═══ Excerto citado ═══

Em Portugal, verifica-se também um nível preocupante de desigualdade. Desde logo, a nível do PIB per capita, com a Região Norte a ficar-se, em 2014, pelos 65% da média da União Europeia e Lisboa a atingir os 106% dessa mesma média. Sendo que um estudo recente do Banco Central Europeu indicia que os 1% mais ricos de Portugal, possuirão nos dias de hoje, cerca de 25% da riqueza nacional. E que Portugal terá mesmo um dos índices mais elevados de desigualdade na distribuição de rendimento entre os países da Zona do Euro, o qual se terá agravado desde 2010, com os 20% dos portugueses com maiores rendimentos a auferirem 6,2 vezes mais que os 20% também de portugueses com rendimentos mais baixos…
Ora, a crescente desigualdade na distribuição da riqueza e rendimento é assim uma das maiores ameaças globais que o mundo dos nossos dias enfrenta. A concentração excessiva de recursos económicos numa minoria da população mina a confiança e a autoridade do poder político assente em democracias representativas. O poder económico está a separar cada vez mais as pessoas, o que torna inevitável o aumento de tensões, conflitos e rupturas sociais. Por outro lado, dadas as facilidades de mobilidade e acesso a informação dos dias de hoje, é perfeitamente natural que as pessoas procurem, cada vez mais, os territórios que oferecem mais bem-estar, melhor qualidade de vida.

═══ Registos de dados ═══

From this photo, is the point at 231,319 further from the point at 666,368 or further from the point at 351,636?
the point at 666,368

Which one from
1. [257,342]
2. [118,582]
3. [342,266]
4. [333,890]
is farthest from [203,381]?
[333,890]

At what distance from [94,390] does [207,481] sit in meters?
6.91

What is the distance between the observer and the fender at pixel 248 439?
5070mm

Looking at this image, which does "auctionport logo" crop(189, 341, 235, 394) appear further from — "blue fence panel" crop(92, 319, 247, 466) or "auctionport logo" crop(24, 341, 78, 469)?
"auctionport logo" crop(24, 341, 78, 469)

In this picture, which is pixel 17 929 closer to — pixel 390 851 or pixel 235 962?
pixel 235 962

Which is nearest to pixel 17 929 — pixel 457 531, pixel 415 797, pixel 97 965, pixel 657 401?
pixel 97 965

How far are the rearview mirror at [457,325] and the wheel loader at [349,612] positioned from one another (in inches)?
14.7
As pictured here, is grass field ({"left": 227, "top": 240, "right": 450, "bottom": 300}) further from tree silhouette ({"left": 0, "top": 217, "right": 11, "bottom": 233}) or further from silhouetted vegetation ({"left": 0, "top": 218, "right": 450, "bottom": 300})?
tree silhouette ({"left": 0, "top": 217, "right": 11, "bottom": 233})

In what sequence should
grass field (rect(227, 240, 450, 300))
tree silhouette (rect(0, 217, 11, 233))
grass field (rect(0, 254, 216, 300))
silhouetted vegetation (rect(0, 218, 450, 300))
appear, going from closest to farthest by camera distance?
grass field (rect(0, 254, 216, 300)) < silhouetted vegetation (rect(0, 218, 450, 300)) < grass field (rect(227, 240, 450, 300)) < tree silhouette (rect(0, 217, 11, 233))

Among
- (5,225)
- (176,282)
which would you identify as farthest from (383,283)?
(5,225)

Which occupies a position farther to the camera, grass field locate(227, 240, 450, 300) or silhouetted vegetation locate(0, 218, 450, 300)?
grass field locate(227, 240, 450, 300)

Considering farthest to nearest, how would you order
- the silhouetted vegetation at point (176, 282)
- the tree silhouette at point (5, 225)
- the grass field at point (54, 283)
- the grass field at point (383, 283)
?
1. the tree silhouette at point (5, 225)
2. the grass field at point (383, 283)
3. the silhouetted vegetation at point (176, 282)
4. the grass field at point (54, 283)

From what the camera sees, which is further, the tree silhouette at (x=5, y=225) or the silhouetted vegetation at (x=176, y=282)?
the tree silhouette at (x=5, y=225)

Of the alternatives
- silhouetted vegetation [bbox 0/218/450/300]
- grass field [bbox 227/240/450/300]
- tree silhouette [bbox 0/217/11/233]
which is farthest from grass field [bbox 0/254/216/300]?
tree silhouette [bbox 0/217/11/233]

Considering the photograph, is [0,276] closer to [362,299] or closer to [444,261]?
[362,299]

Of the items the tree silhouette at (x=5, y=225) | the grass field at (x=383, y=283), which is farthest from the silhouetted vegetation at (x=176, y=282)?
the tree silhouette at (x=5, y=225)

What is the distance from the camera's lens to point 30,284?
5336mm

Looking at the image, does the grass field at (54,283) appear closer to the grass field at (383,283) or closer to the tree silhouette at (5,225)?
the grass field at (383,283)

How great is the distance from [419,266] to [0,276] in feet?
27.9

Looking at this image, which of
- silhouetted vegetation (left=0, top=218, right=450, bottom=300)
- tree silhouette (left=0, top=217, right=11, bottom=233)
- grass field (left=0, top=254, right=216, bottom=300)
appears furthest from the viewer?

═══

§ **Partes do exercício**
(a) Diz, por favor, se cada afirmação concorda com o excerto sobre a desigualdade, respondendo sim ou não e citando as palavras do excerto que o decidem: (i) em 2014, o PIB per capita da Região Norte ficava-se pelos 65% da média da União Europeia; (ii) o PIB per capita de Lisboa ficava abaixo da média da União Europeia; (iii) segundo o estudo do Banco Central Europeu, os 1% mais ricos de Portugal possuirão cerca de metade da riqueza nacional.
(b) Segundo o excerto sobre a desigualdade, quantas vezes mais auferem os 20% dos portugueses com maiores rendimentos do que os 20% com rendimentos mais baixos?

§ **As respostas**
(a)
(i) Sim: "com a Região Norte a ficar-se, em 2014, pelos 65% da média da União Europeia".
(ii) Não: "Lisboa a atingir os 106% dessa mesma média".
(iii) Não: "os 1% mais ricos de Portugal, possuirão nos dias de hoje, cerca de 25% da riqueza nacional".

(b) 6,2 vezes mais.